ROWS –

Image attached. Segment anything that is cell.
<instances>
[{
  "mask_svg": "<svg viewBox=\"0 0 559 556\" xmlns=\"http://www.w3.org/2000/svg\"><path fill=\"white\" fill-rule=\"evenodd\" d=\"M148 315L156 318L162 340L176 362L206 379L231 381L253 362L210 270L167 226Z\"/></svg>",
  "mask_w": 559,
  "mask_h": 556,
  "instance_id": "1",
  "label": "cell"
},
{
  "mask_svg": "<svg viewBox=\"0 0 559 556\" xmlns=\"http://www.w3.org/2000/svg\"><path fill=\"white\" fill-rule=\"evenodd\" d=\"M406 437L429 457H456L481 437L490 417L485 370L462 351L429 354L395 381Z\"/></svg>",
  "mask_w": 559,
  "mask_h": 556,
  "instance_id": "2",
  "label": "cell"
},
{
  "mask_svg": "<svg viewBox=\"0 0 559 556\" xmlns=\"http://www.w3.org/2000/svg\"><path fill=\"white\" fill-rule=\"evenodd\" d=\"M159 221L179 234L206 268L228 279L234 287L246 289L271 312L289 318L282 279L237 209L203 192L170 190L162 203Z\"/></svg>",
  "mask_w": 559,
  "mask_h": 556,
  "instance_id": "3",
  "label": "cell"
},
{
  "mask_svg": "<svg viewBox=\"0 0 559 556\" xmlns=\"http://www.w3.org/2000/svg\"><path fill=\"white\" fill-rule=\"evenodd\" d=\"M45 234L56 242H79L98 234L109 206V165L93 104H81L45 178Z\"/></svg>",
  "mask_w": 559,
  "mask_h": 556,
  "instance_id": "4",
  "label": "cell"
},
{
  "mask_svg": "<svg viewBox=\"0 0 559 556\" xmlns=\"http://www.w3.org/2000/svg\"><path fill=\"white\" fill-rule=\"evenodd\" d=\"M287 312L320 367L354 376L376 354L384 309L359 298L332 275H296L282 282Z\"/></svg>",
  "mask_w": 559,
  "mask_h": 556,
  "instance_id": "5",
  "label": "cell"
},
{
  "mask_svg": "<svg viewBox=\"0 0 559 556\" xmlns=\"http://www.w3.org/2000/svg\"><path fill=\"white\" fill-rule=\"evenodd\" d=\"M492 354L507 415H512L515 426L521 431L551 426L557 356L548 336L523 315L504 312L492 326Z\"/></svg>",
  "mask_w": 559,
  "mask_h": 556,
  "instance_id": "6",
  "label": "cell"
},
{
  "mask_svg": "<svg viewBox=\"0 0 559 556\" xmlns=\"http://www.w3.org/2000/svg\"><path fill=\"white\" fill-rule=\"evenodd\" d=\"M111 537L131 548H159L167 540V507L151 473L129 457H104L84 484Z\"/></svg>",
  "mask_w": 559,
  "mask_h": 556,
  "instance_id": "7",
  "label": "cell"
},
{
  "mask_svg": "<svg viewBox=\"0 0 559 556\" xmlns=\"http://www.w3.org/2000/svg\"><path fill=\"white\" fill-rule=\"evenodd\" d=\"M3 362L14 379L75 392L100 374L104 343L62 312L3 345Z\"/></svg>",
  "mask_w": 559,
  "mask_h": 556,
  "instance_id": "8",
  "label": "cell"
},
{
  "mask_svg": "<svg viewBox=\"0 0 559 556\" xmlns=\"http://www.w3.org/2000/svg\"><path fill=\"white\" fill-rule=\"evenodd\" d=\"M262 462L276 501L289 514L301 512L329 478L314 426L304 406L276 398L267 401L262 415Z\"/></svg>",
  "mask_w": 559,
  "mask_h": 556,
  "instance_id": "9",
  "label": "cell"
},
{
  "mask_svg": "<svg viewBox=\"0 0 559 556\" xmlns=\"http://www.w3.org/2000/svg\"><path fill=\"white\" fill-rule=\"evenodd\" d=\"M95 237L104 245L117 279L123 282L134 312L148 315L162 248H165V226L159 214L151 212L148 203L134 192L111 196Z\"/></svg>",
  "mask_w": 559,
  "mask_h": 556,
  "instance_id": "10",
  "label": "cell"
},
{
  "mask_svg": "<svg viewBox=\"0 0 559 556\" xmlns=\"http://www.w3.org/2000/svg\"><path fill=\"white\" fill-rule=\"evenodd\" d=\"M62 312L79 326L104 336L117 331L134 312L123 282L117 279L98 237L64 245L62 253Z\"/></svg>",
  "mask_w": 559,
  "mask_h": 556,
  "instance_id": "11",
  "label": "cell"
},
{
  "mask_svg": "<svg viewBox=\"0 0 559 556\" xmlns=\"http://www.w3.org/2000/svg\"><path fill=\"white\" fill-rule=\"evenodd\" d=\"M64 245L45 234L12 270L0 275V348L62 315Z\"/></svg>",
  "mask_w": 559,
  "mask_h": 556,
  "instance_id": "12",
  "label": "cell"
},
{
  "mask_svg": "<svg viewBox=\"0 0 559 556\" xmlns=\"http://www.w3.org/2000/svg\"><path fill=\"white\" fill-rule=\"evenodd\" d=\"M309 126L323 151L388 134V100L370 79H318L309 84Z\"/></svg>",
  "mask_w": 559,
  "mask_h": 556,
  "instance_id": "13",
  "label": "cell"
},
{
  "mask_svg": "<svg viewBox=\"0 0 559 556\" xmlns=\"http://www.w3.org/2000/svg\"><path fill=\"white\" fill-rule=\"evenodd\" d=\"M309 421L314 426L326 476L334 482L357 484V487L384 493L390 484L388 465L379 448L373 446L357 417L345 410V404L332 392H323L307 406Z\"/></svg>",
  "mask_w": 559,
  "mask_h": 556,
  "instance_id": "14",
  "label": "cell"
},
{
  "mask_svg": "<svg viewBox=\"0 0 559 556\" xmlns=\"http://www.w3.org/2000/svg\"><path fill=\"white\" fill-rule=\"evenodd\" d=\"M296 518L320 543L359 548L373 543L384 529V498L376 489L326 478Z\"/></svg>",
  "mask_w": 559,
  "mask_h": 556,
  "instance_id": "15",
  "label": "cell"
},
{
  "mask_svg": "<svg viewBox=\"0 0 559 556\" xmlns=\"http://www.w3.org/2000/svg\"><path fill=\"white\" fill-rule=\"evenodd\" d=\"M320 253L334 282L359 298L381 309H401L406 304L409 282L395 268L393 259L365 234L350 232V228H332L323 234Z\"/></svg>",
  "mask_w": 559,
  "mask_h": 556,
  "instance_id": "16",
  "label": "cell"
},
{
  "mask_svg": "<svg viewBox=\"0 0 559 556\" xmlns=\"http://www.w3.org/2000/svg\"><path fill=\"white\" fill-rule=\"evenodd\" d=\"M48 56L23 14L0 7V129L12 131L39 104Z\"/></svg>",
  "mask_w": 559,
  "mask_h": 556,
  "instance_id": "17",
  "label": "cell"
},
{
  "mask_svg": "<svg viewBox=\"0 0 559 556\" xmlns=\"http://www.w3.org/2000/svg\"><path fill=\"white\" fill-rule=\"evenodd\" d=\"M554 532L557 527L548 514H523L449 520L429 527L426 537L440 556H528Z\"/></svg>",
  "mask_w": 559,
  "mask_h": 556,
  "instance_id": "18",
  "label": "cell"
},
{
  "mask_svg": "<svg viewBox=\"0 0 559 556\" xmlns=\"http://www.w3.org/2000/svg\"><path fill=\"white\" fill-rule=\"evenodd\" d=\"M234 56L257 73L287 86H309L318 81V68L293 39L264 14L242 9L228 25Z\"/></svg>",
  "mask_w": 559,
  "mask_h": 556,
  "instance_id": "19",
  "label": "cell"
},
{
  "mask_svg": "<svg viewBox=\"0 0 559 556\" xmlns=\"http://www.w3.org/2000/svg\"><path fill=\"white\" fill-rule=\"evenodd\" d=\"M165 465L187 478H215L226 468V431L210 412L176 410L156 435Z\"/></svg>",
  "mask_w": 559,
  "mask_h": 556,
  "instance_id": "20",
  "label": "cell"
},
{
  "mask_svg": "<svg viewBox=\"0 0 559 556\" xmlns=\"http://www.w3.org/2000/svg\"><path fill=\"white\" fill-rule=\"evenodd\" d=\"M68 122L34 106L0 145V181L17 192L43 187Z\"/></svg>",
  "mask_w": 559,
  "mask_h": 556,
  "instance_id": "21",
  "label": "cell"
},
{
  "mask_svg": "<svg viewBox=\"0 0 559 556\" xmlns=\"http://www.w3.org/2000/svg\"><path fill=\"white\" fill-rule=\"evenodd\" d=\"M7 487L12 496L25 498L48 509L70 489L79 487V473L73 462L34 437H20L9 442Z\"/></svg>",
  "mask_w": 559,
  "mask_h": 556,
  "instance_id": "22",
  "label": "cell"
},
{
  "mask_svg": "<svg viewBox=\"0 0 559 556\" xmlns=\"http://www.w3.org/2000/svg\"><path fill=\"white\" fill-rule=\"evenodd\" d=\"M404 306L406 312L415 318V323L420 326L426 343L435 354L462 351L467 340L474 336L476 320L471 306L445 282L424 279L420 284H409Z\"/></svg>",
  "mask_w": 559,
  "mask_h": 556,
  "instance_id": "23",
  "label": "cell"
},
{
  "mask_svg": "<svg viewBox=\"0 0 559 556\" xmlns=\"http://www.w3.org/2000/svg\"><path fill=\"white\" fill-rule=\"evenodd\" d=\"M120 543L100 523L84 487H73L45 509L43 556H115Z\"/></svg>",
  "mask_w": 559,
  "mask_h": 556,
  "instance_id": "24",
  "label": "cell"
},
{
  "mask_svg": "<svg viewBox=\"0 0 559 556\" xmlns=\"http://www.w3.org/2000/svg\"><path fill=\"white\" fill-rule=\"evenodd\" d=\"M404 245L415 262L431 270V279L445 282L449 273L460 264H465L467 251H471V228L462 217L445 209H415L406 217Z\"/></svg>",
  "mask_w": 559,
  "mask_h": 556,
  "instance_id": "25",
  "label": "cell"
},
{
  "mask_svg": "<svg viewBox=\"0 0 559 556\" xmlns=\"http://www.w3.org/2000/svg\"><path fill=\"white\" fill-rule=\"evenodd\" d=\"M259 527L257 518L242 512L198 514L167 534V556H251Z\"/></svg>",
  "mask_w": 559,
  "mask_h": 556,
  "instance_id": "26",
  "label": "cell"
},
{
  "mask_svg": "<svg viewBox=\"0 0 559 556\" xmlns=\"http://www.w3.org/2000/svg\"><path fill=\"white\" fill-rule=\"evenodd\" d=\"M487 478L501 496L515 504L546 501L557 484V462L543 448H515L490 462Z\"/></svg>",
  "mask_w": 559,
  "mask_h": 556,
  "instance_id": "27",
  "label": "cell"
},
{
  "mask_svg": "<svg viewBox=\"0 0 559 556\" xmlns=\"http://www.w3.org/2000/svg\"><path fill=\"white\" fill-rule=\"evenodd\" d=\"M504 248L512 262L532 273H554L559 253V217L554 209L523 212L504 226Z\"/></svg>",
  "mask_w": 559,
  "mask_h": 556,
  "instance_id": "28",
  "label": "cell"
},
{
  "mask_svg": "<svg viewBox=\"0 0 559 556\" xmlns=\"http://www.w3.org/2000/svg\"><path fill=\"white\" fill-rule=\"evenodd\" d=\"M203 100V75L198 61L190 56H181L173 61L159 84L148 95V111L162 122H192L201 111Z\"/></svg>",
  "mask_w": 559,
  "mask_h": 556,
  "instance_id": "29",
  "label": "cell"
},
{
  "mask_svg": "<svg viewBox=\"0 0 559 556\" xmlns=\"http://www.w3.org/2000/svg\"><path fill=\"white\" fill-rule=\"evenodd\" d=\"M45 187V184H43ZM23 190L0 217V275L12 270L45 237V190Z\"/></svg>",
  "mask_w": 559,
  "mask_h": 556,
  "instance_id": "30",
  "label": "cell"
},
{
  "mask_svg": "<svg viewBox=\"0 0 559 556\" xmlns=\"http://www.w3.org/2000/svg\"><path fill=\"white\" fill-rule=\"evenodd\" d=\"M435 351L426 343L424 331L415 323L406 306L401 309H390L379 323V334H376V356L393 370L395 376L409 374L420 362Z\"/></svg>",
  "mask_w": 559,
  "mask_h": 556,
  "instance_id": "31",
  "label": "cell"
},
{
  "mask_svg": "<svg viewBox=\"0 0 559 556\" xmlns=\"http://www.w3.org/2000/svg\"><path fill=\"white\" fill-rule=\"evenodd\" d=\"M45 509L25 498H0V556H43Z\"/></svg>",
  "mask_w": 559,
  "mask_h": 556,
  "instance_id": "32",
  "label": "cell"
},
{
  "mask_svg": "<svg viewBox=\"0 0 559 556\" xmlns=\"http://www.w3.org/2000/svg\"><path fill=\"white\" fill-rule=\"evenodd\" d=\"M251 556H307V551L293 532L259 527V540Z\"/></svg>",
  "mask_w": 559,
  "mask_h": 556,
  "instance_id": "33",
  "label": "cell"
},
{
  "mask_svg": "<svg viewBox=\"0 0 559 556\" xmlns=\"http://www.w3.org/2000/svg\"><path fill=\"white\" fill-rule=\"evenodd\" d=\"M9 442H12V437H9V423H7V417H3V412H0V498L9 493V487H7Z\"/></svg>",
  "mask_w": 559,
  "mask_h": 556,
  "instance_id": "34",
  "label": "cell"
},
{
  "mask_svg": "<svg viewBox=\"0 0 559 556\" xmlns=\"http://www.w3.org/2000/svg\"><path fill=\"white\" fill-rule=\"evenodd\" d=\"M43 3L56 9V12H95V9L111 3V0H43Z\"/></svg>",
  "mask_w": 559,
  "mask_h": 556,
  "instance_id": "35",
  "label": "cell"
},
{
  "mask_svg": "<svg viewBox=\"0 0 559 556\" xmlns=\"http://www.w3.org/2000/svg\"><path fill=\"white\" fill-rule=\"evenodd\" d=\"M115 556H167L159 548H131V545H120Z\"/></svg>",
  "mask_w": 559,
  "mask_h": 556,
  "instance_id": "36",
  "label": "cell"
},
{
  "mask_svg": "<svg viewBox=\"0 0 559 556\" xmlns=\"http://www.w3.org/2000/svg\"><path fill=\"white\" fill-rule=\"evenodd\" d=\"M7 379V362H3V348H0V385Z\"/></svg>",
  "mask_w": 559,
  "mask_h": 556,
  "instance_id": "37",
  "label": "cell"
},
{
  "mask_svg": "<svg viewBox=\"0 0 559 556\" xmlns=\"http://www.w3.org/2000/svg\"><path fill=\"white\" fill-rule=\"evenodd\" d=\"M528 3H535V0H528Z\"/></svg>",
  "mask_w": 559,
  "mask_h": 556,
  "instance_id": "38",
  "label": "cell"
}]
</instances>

WHAT IS ASKED – Copy the records word for word, starting at their first line and ending with the line that contains "362L14 379L75 392L100". Include that line and stop there.

RESULT –
Image attached. Segment anything that is cell.
<instances>
[{
  "mask_svg": "<svg viewBox=\"0 0 559 556\" xmlns=\"http://www.w3.org/2000/svg\"><path fill=\"white\" fill-rule=\"evenodd\" d=\"M148 315L156 318L162 340L176 362L206 379L231 381L253 362L210 270L167 226Z\"/></svg>",
  "mask_w": 559,
  "mask_h": 556,
  "instance_id": "1",
  "label": "cell"
},
{
  "mask_svg": "<svg viewBox=\"0 0 559 556\" xmlns=\"http://www.w3.org/2000/svg\"><path fill=\"white\" fill-rule=\"evenodd\" d=\"M406 437L429 457H456L481 437L490 417L485 370L462 351L429 354L395 381Z\"/></svg>",
  "mask_w": 559,
  "mask_h": 556,
  "instance_id": "2",
  "label": "cell"
},
{
  "mask_svg": "<svg viewBox=\"0 0 559 556\" xmlns=\"http://www.w3.org/2000/svg\"><path fill=\"white\" fill-rule=\"evenodd\" d=\"M159 221L179 234L206 268L228 279L234 287L246 289L271 312L289 318L282 279L237 209L203 192L170 190L162 203Z\"/></svg>",
  "mask_w": 559,
  "mask_h": 556,
  "instance_id": "3",
  "label": "cell"
},
{
  "mask_svg": "<svg viewBox=\"0 0 559 556\" xmlns=\"http://www.w3.org/2000/svg\"><path fill=\"white\" fill-rule=\"evenodd\" d=\"M45 234L56 242H79L98 234L109 206V165L93 104H81L45 178Z\"/></svg>",
  "mask_w": 559,
  "mask_h": 556,
  "instance_id": "4",
  "label": "cell"
},
{
  "mask_svg": "<svg viewBox=\"0 0 559 556\" xmlns=\"http://www.w3.org/2000/svg\"><path fill=\"white\" fill-rule=\"evenodd\" d=\"M287 312L320 367L354 376L376 354L384 309L359 298L332 275H296L282 282Z\"/></svg>",
  "mask_w": 559,
  "mask_h": 556,
  "instance_id": "5",
  "label": "cell"
},
{
  "mask_svg": "<svg viewBox=\"0 0 559 556\" xmlns=\"http://www.w3.org/2000/svg\"><path fill=\"white\" fill-rule=\"evenodd\" d=\"M492 354L507 415H512L515 426L521 431L551 426L557 356L548 336L523 315L504 312L492 326Z\"/></svg>",
  "mask_w": 559,
  "mask_h": 556,
  "instance_id": "6",
  "label": "cell"
},
{
  "mask_svg": "<svg viewBox=\"0 0 559 556\" xmlns=\"http://www.w3.org/2000/svg\"><path fill=\"white\" fill-rule=\"evenodd\" d=\"M111 537L131 548H159L167 540V507L151 473L129 457H104L84 484Z\"/></svg>",
  "mask_w": 559,
  "mask_h": 556,
  "instance_id": "7",
  "label": "cell"
},
{
  "mask_svg": "<svg viewBox=\"0 0 559 556\" xmlns=\"http://www.w3.org/2000/svg\"><path fill=\"white\" fill-rule=\"evenodd\" d=\"M3 362L14 379L75 392L100 374L104 343L62 312L3 345Z\"/></svg>",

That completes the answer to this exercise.